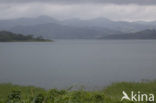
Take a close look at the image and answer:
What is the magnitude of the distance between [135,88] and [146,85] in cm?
154

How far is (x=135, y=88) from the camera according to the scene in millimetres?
19453

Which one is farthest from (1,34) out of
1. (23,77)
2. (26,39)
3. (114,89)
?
(114,89)

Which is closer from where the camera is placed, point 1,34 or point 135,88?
point 135,88

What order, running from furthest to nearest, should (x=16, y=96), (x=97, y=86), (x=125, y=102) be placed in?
1. (x=97, y=86)
2. (x=16, y=96)
3. (x=125, y=102)

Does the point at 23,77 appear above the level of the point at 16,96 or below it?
below

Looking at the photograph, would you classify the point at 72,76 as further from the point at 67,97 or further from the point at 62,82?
the point at 67,97

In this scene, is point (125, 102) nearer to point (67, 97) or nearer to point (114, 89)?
point (67, 97)

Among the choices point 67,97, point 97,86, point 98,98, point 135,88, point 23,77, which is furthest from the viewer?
point 23,77

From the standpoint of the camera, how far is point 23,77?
32.6 meters

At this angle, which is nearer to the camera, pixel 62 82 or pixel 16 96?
pixel 16 96

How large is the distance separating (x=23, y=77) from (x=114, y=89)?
16888 millimetres

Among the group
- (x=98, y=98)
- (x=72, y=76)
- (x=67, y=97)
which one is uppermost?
(x=67, y=97)

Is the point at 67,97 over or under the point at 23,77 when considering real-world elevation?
over

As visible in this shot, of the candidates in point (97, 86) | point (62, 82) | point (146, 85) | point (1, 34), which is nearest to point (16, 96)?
point (146, 85)
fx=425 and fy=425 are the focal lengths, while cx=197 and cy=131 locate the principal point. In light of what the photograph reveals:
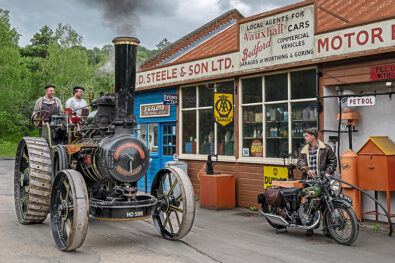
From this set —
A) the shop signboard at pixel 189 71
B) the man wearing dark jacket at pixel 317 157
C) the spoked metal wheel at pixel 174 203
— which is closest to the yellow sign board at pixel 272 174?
the man wearing dark jacket at pixel 317 157

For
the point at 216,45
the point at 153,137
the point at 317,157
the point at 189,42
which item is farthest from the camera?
the point at 189,42

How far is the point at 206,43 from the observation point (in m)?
14.1

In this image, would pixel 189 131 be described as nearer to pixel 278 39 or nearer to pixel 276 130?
pixel 276 130

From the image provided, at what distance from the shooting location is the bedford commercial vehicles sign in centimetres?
718

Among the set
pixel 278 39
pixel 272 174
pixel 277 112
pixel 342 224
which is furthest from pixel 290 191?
pixel 278 39

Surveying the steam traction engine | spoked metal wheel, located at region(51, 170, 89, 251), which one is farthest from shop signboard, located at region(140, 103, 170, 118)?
spoked metal wheel, located at region(51, 170, 89, 251)

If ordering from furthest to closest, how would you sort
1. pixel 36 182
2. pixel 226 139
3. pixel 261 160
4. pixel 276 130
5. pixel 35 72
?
pixel 35 72, pixel 226 139, pixel 261 160, pixel 276 130, pixel 36 182

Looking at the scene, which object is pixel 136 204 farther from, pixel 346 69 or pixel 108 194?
pixel 346 69

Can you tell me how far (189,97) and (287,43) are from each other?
129 inches

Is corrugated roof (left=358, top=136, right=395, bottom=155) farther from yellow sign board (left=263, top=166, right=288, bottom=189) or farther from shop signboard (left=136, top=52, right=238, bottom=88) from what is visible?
shop signboard (left=136, top=52, right=238, bottom=88)

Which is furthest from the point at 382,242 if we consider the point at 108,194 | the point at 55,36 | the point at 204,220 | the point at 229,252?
the point at 55,36

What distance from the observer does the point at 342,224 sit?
5.99 m

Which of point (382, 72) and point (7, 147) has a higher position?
point (382, 72)

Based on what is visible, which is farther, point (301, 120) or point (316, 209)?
point (301, 120)
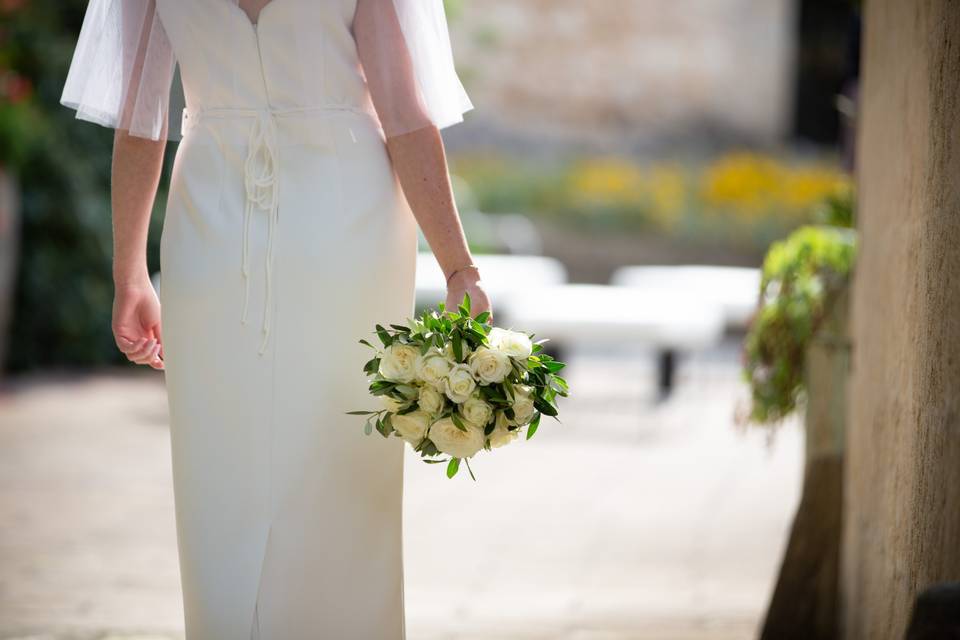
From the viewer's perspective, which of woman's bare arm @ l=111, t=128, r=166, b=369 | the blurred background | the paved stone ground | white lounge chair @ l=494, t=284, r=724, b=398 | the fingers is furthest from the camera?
white lounge chair @ l=494, t=284, r=724, b=398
━━━━━━━━━━━━━━━━━━━━━━━━━━━━━━
*Stated problem:*
Reproduce the lines of the material verbatim, starting at the line containing "Which one is farthest from (1,34) out of" and ending at the line containing "3. (x=125, y=102)", with both of those lines included.

*Reply to the exercise:*
Which one is farthest from (1,34) out of
1. (23,77)
2. (26,39)
3. (114,89)
?
(114,89)

Which is closer from where the camera is placed, point 1,34 or point 135,88?
point 135,88

What order, running from furthest to nearest, should (x=16, y=96), (x=97, y=86), (x=125, y=102) be placed in?
1. (x=97, y=86)
2. (x=16, y=96)
3. (x=125, y=102)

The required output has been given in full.